TAREFA 1:
Reescreva de forma mais breve o parágrafo do texto sobre cinema que começa com "A decadência do cinema". Mantenha os fatos principais.
TAREFA 2:
Transcreva fielmente o trecho do texto sobre cinema que vai de "Em essência, é" até "passado de cinema-arte.", inclusive.

TEXTO DO EXERCÍCIO:
--- --- ---

A Manhã , 1 of August of 1941

A decadência do cinema, que temos assistido em progressão crescente desde o advento do som e das palavras, como elementos essenciais de ação, subtrai a uma crítica que se quisera intransigente quase todos os dados reais com que poderia jogar. Em primeiro lugar, abstrai do silêncio, que é a natureza mais íntima da arte, em segundo, transforma a direção numa espécie de one man's job, isto é, separa fundamentalmente o cenarista e o diretor, sendo aquele o indivíduo encarregado de escrever cinematograficamente uma continuidade ou compor, por escrito, uma série de cenas 11 "tomáveis" pela câmera, e o outro, quem tira cinema do cenário, da imagem escrita à sua realidade visual. Assim, é muito comum o cenarista apresentar o cenário ou continuidade escrita ao diretor que, munido de sua máquina, filma o que lê dentro da sua concepção de imagem. 

Em essência, é este um processo antiartístico, embora bons filmes tenham sido produzidos assim. O cenarista e o diretor, num cinema que tendesse à arte, são um ou pelo menos dois dos indivíduos em acordo visual perfeito, como no caso recente de Gene Solon e Lewis Milestone em Carícia fatal (Míce and Men). Irei lembrando, à medida que o público e eu formos nos adaptando ao modo destas crônicas, que os maiores filmes da história do cinema obedeceram a este critério, como Luzes da ribalta, de Chaplin, ou o Couraçado Potemkin, de Eisenstein.
 
Porque dentro do programa que me fiz, estas crônicas, sem sair da atualidade, recorrerão constantemente ao retrospecto, para que melhor se compare o falso cinema acomodatício do presente com um grande passado de cinema-arte.

--- --- ---

SEÇÃO DE DADOS:
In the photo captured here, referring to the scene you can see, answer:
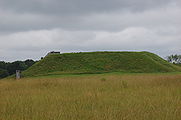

--- --- ---

SUA RESPOSTA 1:
A decadência do cinema cresce desde a chegada do som e das palavras como elementos essenciais da ação. Ela tira de uma crítica intransigente quase todos os dados reais com que esta poderia trabalhar. Primeiro, abandona o silêncio, que é a natureza mais íntima da arte. Segundo, faz da direção um "one man's job" e separa o cenarista do diretor. O cenarista escreve uma continuidade de cenas que a câmera pode tomar, e o diretor transforma essa imagem escrita em realidade visual. Por isso, é comum o cenarista entregar o cenário ao diretor, que filma o que lê segundo sua própria concepção de imagem.

SUA RESPOSTA 2:
Em essência, é este um processo antiartístico, embora bons filmes tenham sido produzidos assim. O cenarista e o diretor, num cinema que tendesse à arte, são um ou pelo menos dois dos indivíduos em acordo visual perfeito, como no caso recente de Gene Solon e Lewis Milestone em Carícia fatal (Míce and Men). Irei lembrando, à medida que o público e eu formos nos adaptando ao modo destas crônicas, que os maiores filmes da história do cinema obedeceram a este critério, como Luzes da ribalta, de Chaplin, ou o Couraçado Potemkin, de Eisenstein.
 
Porque dentro do programa que me fiz, estas crônicas, sem sair da atualidade, recorrerão constantemente ao retrospecto, para que melhor se compare o falso cinema acomodatício do presente com um grande passado de cinema-arte.